Saturday afternoon, the field trip planning session was put to one side for the while so we could listen to a series of afternoon talks including field network systems and the challenges of mobile learning in the wild.
The session ended with Dr M on the podium discussing the use of video for teaching and learning plant ID.
Dr M addressed the delegates and with characteristic modesty introduced his concept of eXtreme botany – and the crowd went Wild!
Wild about eXtreme botany! Wild about video for plant ID! and Wild about drmgoeswild.com!
Well that Dr M’s take on the proceedings so perhaps a tad biased – but only the merest tad and the images show scenes that certainly seem to corroborate Dr M’s version of events!

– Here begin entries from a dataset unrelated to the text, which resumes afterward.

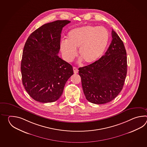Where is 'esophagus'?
I'll return each mask as SVG.
<instances>
[{
	"label": "esophagus",
	"instance_id": "1",
	"mask_svg": "<svg viewBox=\"0 0 147 147\" xmlns=\"http://www.w3.org/2000/svg\"><path fill=\"white\" fill-rule=\"evenodd\" d=\"M73 70H74V74H78V69H77L76 67H73Z\"/></svg>",
	"mask_w": 147,
	"mask_h": 147
}]
</instances>
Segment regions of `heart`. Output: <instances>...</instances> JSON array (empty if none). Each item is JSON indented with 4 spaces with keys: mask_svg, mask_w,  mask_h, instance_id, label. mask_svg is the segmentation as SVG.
I'll use <instances>...</instances> for the list:
<instances>
[{
    "mask_svg": "<svg viewBox=\"0 0 147 147\" xmlns=\"http://www.w3.org/2000/svg\"><path fill=\"white\" fill-rule=\"evenodd\" d=\"M109 38V34L103 27L86 25L69 31L67 40L60 42V48L64 59L71 61L79 55L87 65L92 64L103 55Z\"/></svg>",
    "mask_w": 147,
    "mask_h": 147,
    "instance_id": "b5f03b06",
    "label": "heart"
}]
</instances>
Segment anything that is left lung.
<instances>
[{
	"mask_svg": "<svg viewBox=\"0 0 147 147\" xmlns=\"http://www.w3.org/2000/svg\"><path fill=\"white\" fill-rule=\"evenodd\" d=\"M113 39L105 55L92 64L79 68L82 89L88 101L104 104L122 90L127 72L124 44L113 29Z\"/></svg>",
	"mask_w": 147,
	"mask_h": 147,
	"instance_id": "8db88e82",
	"label": "left lung"
}]
</instances>
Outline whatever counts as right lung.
Listing matches in <instances>:
<instances>
[{
  "mask_svg": "<svg viewBox=\"0 0 147 147\" xmlns=\"http://www.w3.org/2000/svg\"><path fill=\"white\" fill-rule=\"evenodd\" d=\"M70 22L56 20L42 25L31 33L25 43L21 63L22 84L37 101L58 100L74 74L72 66L58 56L62 29Z\"/></svg>",
  "mask_w": 147,
  "mask_h": 147,
  "instance_id": "right-lung-1",
  "label": "right lung"
}]
</instances>
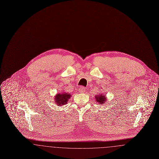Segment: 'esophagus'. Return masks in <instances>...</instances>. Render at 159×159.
<instances>
[{
  "mask_svg": "<svg viewBox=\"0 0 159 159\" xmlns=\"http://www.w3.org/2000/svg\"><path fill=\"white\" fill-rule=\"evenodd\" d=\"M79 91L80 93H83V92L85 91V88H84V87H83V86H80V87L79 88Z\"/></svg>",
  "mask_w": 159,
  "mask_h": 159,
  "instance_id": "esophagus-1",
  "label": "esophagus"
}]
</instances>
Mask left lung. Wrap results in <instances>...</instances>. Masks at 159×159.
Returning <instances> with one entry per match:
<instances>
[{
	"instance_id": "obj_1",
	"label": "left lung",
	"mask_w": 159,
	"mask_h": 159,
	"mask_svg": "<svg viewBox=\"0 0 159 159\" xmlns=\"http://www.w3.org/2000/svg\"><path fill=\"white\" fill-rule=\"evenodd\" d=\"M95 98H96V101L97 102H98V104H104L106 102V100H107L106 96L103 95L102 94H100L99 95H97L95 97Z\"/></svg>"
}]
</instances>
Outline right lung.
<instances>
[{
  "label": "right lung",
  "mask_w": 159,
  "mask_h": 159,
  "mask_svg": "<svg viewBox=\"0 0 159 159\" xmlns=\"http://www.w3.org/2000/svg\"><path fill=\"white\" fill-rule=\"evenodd\" d=\"M71 96V95L70 94L66 92L57 93L54 98L57 106H62L66 105L67 103L68 99L70 98Z\"/></svg>",
  "instance_id": "right-lung-1"
}]
</instances>
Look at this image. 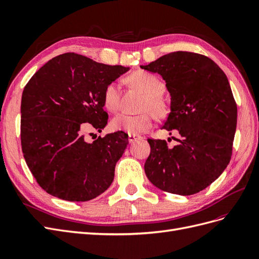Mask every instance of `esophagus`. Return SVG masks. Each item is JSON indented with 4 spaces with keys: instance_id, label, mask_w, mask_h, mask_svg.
<instances>
[{
    "instance_id": "obj_1",
    "label": "esophagus",
    "mask_w": 259,
    "mask_h": 259,
    "mask_svg": "<svg viewBox=\"0 0 259 259\" xmlns=\"http://www.w3.org/2000/svg\"><path fill=\"white\" fill-rule=\"evenodd\" d=\"M139 137L138 136H135V135H128V142H130V144H133V143H134L135 142V140L136 139H138Z\"/></svg>"
}]
</instances>
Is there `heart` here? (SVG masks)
Instances as JSON below:
<instances>
[{
  "label": "heart",
  "instance_id": "heart-1",
  "mask_svg": "<svg viewBox=\"0 0 259 259\" xmlns=\"http://www.w3.org/2000/svg\"><path fill=\"white\" fill-rule=\"evenodd\" d=\"M130 82L146 94L142 111H150L156 117L165 116L168 111L167 103L162 97L165 92V83L159 76L147 71H137L130 76ZM121 86L119 82H111L104 92V104L109 111L115 112L120 108ZM144 112L137 115L120 113L113 117L112 127L116 131L126 132L131 135H138L152 127V115Z\"/></svg>",
  "mask_w": 259,
  "mask_h": 259
}]
</instances>
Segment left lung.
I'll return each instance as SVG.
<instances>
[{
    "instance_id": "8db88e82",
    "label": "left lung",
    "mask_w": 259,
    "mask_h": 259,
    "mask_svg": "<svg viewBox=\"0 0 259 259\" xmlns=\"http://www.w3.org/2000/svg\"><path fill=\"white\" fill-rule=\"evenodd\" d=\"M140 68L166 82L170 112L162 128L179 136L173 148L165 140L148 139L145 173L163 191L198 193L231 159L238 110L229 81L213 60L190 52L169 53Z\"/></svg>"
}]
</instances>
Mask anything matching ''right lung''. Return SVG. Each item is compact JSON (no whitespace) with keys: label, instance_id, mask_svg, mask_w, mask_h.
Masks as SVG:
<instances>
[{"label":"right lung","instance_id":"obj_1","mask_svg":"<svg viewBox=\"0 0 259 259\" xmlns=\"http://www.w3.org/2000/svg\"><path fill=\"white\" fill-rule=\"evenodd\" d=\"M128 70L66 53L46 62L23 89V158L36 183L53 197L90 201L112 184L128 135L119 131L88 143L83 134L105 128V89Z\"/></svg>","mask_w":259,"mask_h":259}]
</instances>
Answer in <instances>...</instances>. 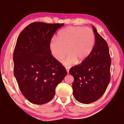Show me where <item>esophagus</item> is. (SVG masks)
I'll use <instances>...</instances> for the list:
<instances>
[{"label":"esophagus","instance_id":"obj_1","mask_svg":"<svg viewBox=\"0 0 124 124\" xmlns=\"http://www.w3.org/2000/svg\"><path fill=\"white\" fill-rule=\"evenodd\" d=\"M66 70H67V73H69V70H70V67H66Z\"/></svg>","mask_w":124,"mask_h":124}]
</instances>
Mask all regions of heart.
<instances>
[{
	"instance_id": "1",
	"label": "heart",
	"mask_w": 124,
	"mask_h": 124,
	"mask_svg": "<svg viewBox=\"0 0 124 124\" xmlns=\"http://www.w3.org/2000/svg\"><path fill=\"white\" fill-rule=\"evenodd\" d=\"M95 34L89 27H69L61 31L58 39L54 38L50 44V49L56 60L61 61L70 54L63 63L67 66L81 63L91 54L95 45Z\"/></svg>"
}]
</instances>
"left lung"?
I'll use <instances>...</instances> for the list:
<instances>
[{
	"label": "left lung",
	"instance_id": "obj_1",
	"mask_svg": "<svg viewBox=\"0 0 124 124\" xmlns=\"http://www.w3.org/2000/svg\"><path fill=\"white\" fill-rule=\"evenodd\" d=\"M95 44L89 57L72 67L70 73L74 77L73 95L78 101L89 104L102 97L110 80L111 57L106 41L95 27Z\"/></svg>",
	"mask_w": 124,
	"mask_h": 124
}]
</instances>
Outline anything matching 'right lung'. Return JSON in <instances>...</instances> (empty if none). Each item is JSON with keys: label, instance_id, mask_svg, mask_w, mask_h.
I'll return each mask as SVG.
<instances>
[{"label": "right lung", "instance_id": "obj_1", "mask_svg": "<svg viewBox=\"0 0 124 124\" xmlns=\"http://www.w3.org/2000/svg\"><path fill=\"white\" fill-rule=\"evenodd\" d=\"M64 23L35 22L23 30L15 47L14 74L22 95L33 104L50 101L67 70L51 54L50 44Z\"/></svg>", "mask_w": 124, "mask_h": 124}]
</instances>
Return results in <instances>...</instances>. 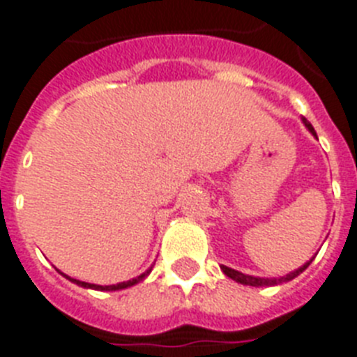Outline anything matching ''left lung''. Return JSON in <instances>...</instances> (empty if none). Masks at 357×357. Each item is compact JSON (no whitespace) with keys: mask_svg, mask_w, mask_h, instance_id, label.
I'll use <instances>...</instances> for the list:
<instances>
[{"mask_svg":"<svg viewBox=\"0 0 357 357\" xmlns=\"http://www.w3.org/2000/svg\"><path fill=\"white\" fill-rule=\"evenodd\" d=\"M303 123L306 124V128H308L310 132L314 133V135H317V133H315V130H314V126H312V124H310L308 121H306V119H303ZM310 262H312V260H310ZM310 262L304 264L303 268L295 269L294 273H288V275H286V277H280V279H260V277H251V275L240 273V271H236V269L227 268V266H222V271H224V273L227 275L229 279L236 280V282H240V284H245V286H275V284H282V282H288V280L295 279L297 275L303 273L304 269L308 268Z\"/></svg>","mask_w":357,"mask_h":357,"instance_id":"8db88e82","label":"left lung"}]
</instances>
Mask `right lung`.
<instances>
[{
	"label": "right lung",
	"mask_w": 357,
	"mask_h": 357,
	"mask_svg": "<svg viewBox=\"0 0 357 357\" xmlns=\"http://www.w3.org/2000/svg\"><path fill=\"white\" fill-rule=\"evenodd\" d=\"M150 273V269L149 271H144L143 275H139V277H135V279L132 280H126V282H119V284H113V286H97V284H89V282H82V280H77V279H69L68 275H63V277H68L71 282L78 284V286H82V288H91V289H106V291H113V289H124V288H130V286H133V284H137L141 282V280L146 277V275Z\"/></svg>",
	"instance_id": "obj_1"
}]
</instances>
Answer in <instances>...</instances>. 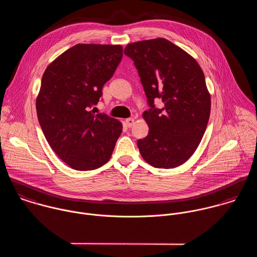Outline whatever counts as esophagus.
Returning a JSON list of instances; mask_svg holds the SVG:
<instances>
[{
  "label": "esophagus",
  "mask_w": 257,
  "mask_h": 257,
  "mask_svg": "<svg viewBox=\"0 0 257 257\" xmlns=\"http://www.w3.org/2000/svg\"><path fill=\"white\" fill-rule=\"evenodd\" d=\"M125 123H126L127 127H132V126L135 124V119L132 118V117L126 118V119H125Z\"/></svg>",
  "instance_id": "esophagus-1"
}]
</instances>
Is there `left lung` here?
<instances>
[{
	"label": "left lung",
	"mask_w": 257,
	"mask_h": 257,
	"mask_svg": "<svg viewBox=\"0 0 257 257\" xmlns=\"http://www.w3.org/2000/svg\"><path fill=\"white\" fill-rule=\"evenodd\" d=\"M150 109L143 113L149 127L138 141L143 158L153 167L170 169L186 162L199 147L210 112L211 96L198 62L165 38L128 43ZM163 101L161 109L154 100Z\"/></svg>",
	"instance_id": "1"
}]
</instances>
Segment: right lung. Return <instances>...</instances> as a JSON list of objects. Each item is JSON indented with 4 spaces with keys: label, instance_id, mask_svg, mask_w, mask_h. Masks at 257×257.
<instances>
[{
    "label": "right lung",
    "instance_id": "add662e5",
    "mask_svg": "<svg viewBox=\"0 0 257 257\" xmlns=\"http://www.w3.org/2000/svg\"><path fill=\"white\" fill-rule=\"evenodd\" d=\"M121 57L119 44H76L43 73L37 98L38 121L50 147L75 170L106 164L121 134L119 120L90 110Z\"/></svg>",
    "mask_w": 257,
    "mask_h": 257
}]
</instances>
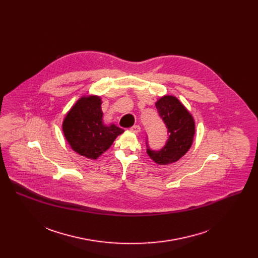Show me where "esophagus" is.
Returning <instances> with one entry per match:
<instances>
[{
	"label": "esophagus",
	"mask_w": 258,
	"mask_h": 258,
	"mask_svg": "<svg viewBox=\"0 0 258 258\" xmlns=\"http://www.w3.org/2000/svg\"><path fill=\"white\" fill-rule=\"evenodd\" d=\"M131 131L135 134H139L141 132V127H140V125H134L133 127H131Z\"/></svg>",
	"instance_id": "1"
}]
</instances>
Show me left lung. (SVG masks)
Returning a JSON list of instances; mask_svg holds the SVG:
<instances>
[{"instance_id":"left-lung-1","label":"left lung","mask_w":258,"mask_h":258,"mask_svg":"<svg viewBox=\"0 0 258 258\" xmlns=\"http://www.w3.org/2000/svg\"><path fill=\"white\" fill-rule=\"evenodd\" d=\"M159 116L167 128L168 139L162 149L156 151L147 145V154L160 165L176 162L191 148L195 135V122L191 113L175 97L164 96L156 102Z\"/></svg>"}]
</instances>
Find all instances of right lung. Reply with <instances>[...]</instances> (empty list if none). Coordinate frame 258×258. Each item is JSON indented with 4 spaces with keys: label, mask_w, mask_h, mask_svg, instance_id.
Listing matches in <instances>:
<instances>
[{
    "label": "right lung",
    "mask_w": 258,
    "mask_h": 258,
    "mask_svg": "<svg viewBox=\"0 0 258 258\" xmlns=\"http://www.w3.org/2000/svg\"><path fill=\"white\" fill-rule=\"evenodd\" d=\"M101 104L97 96L81 98L69 110L62 125L71 148L90 159H97L124 132L115 124L103 123Z\"/></svg>",
    "instance_id": "right-lung-1"
}]
</instances>
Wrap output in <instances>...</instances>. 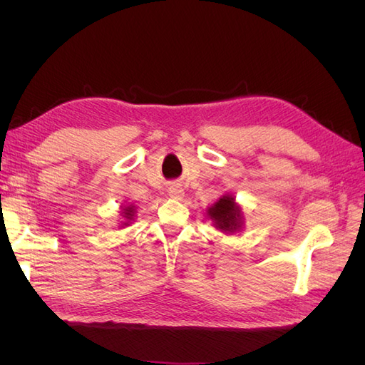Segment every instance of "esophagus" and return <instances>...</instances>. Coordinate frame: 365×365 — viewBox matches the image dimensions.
Returning <instances> with one entry per match:
<instances>
[{
	"instance_id": "obj_1",
	"label": "esophagus",
	"mask_w": 365,
	"mask_h": 365,
	"mask_svg": "<svg viewBox=\"0 0 365 365\" xmlns=\"http://www.w3.org/2000/svg\"><path fill=\"white\" fill-rule=\"evenodd\" d=\"M169 195L172 197H175V200H181V197L184 196V192H182V189H180V187H170Z\"/></svg>"
}]
</instances>
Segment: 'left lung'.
<instances>
[{
    "label": "left lung",
    "instance_id": "8db88e82",
    "mask_svg": "<svg viewBox=\"0 0 365 365\" xmlns=\"http://www.w3.org/2000/svg\"><path fill=\"white\" fill-rule=\"evenodd\" d=\"M207 215L213 220V225L224 233H235L244 224L242 210L231 195L220 196L219 201L208 208Z\"/></svg>",
    "mask_w": 365,
    "mask_h": 365
}]
</instances>
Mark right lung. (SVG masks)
Segmentation results:
<instances>
[{
	"label": "right lung",
	"mask_w": 365,
	"mask_h": 365,
	"mask_svg": "<svg viewBox=\"0 0 365 365\" xmlns=\"http://www.w3.org/2000/svg\"><path fill=\"white\" fill-rule=\"evenodd\" d=\"M135 215V207L134 205H126L123 208V217L126 219V222H123V225H129V222L132 219H134Z\"/></svg>",
	"instance_id": "add662e5"
}]
</instances>
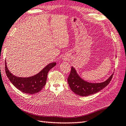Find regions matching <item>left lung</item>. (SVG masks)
<instances>
[{
    "label": "left lung",
    "mask_w": 126,
    "mask_h": 126,
    "mask_svg": "<svg viewBox=\"0 0 126 126\" xmlns=\"http://www.w3.org/2000/svg\"><path fill=\"white\" fill-rule=\"evenodd\" d=\"M113 75V74L105 81L102 83H89L80 78L75 68L72 66L67 81L71 89L75 94L81 96H87L95 94L105 88L111 81Z\"/></svg>",
    "instance_id": "obj_1"
}]
</instances>
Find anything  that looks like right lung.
Listing matches in <instances>:
<instances>
[{"mask_svg": "<svg viewBox=\"0 0 126 126\" xmlns=\"http://www.w3.org/2000/svg\"><path fill=\"white\" fill-rule=\"evenodd\" d=\"M56 64L55 62L50 63L35 76L28 78H21L16 77L9 72L5 60V71L10 81L19 91L27 94H33L40 92L46 85L48 73Z\"/></svg>", "mask_w": 126, "mask_h": 126, "instance_id": "1", "label": "right lung"}]
</instances>
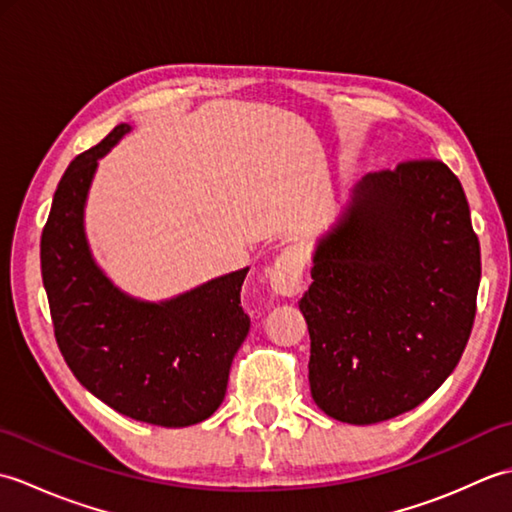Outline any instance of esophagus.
I'll return each instance as SVG.
<instances>
[{
    "instance_id": "obj_1",
    "label": "esophagus",
    "mask_w": 512,
    "mask_h": 512,
    "mask_svg": "<svg viewBox=\"0 0 512 512\" xmlns=\"http://www.w3.org/2000/svg\"><path fill=\"white\" fill-rule=\"evenodd\" d=\"M303 257L297 250L286 248L275 264L268 268V284L273 288L275 295L281 297H295L303 286Z\"/></svg>"
}]
</instances>
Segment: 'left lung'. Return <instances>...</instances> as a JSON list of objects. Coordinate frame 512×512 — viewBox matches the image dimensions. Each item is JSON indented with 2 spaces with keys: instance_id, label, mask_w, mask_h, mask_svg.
Listing matches in <instances>:
<instances>
[{
  "instance_id": "8db88e82",
  "label": "left lung",
  "mask_w": 512,
  "mask_h": 512,
  "mask_svg": "<svg viewBox=\"0 0 512 512\" xmlns=\"http://www.w3.org/2000/svg\"><path fill=\"white\" fill-rule=\"evenodd\" d=\"M480 275L469 202L442 160L367 173L319 242L299 301L314 402L350 424L418 407L460 361Z\"/></svg>"
}]
</instances>
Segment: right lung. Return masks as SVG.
<instances>
[{"instance_id": "obj_1", "label": "right lung", "mask_w": 512, "mask_h": 512, "mask_svg": "<svg viewBox=\"0 0 512 512\" xmlns=\"http://www.w3.org/2000/svg\"><path fill=\"white\" fill-rule=\"evenodd\" d=\"M127 125L76 156L54 191L41 233V277L54 339L79 383L123 416L158 427H189L222 405L233 356L250 319L242 308L248 268L167 303L116 290L90 257L83 204L96 160Z\"/></svg>"}]
</instances>
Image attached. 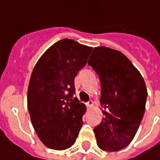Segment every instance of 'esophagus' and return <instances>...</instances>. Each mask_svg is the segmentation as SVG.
<instances>
[{
  "mask_svg": "<svg viewBox=\"0 0 160 160\" xmlns=\"http://www.w3.org/2000/svg\"><path fill=\"white\" fill-rule=\"evenodd\" d=\"M86 106H87V108H92V106H93V102H92V101H89V102L86 103Z\"/></svg>",
  "mask_w": 160,
  "mask_h": 160,
  "instance_id": "esophagus-1",
  "label": "esophagus"
}]
</instances>
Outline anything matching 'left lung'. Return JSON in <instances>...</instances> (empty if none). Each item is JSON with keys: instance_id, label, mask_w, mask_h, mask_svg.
Listing matches in <instances>:
<instances>
[{"instance_id": "1", "label": "left lung", "mask_w": 160, "mask_h": 160, "mask_svg": "<svg viewBox=\"0 0 160 160\" xmlns=\"http://www.w3.org/2000/svg\"><path fill=\"white\" fill-rule=\"evenodd\" d=\"M88 65L99 75L105 116L94 127L97 145L102 151H120L132 142L143 118L144 80L123 53L107 47L94 48Z\"/></svg>"}]
</instances>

After the presentation from Dr M it was over to the audience for discussion, “What makes the ultimate plant ID video?”, “How best to develop a Plant ID video library?”, “What are the best practice tips?”.
The audience discussion raised valuable issues and pointers towards the future of video for plant ID.
(1) User focus – Make sure the concept is developed for what the users want, so discuss with students and other audiences and find out what they want and work from the user needs.
(2) Tag the video library – Students working in a particular habitat might prefer to see the videos grouped by woodland, grassland, heathland etc. Dr M is resistant to this idea of organising a video library by habitats because he is a firm believer in teaching plant families as a means of developing long term and deep ID skills. However, different user requirements could be met by tagging the video library by criteria such as “family”, “habitat”, “flower colour” even “season” etc. And so different users could sort and search by preferred category.
(3) Use the best tools for the job – In addition to conventiona video tools, EFL has demonstrated exciting iPad apps that could be valuable for preparing teaching and learning materials, e.g Explain Everything which allows the user to combine mixed media – still shots, video, and even adding hand drawn annotations and narrations/voice overs.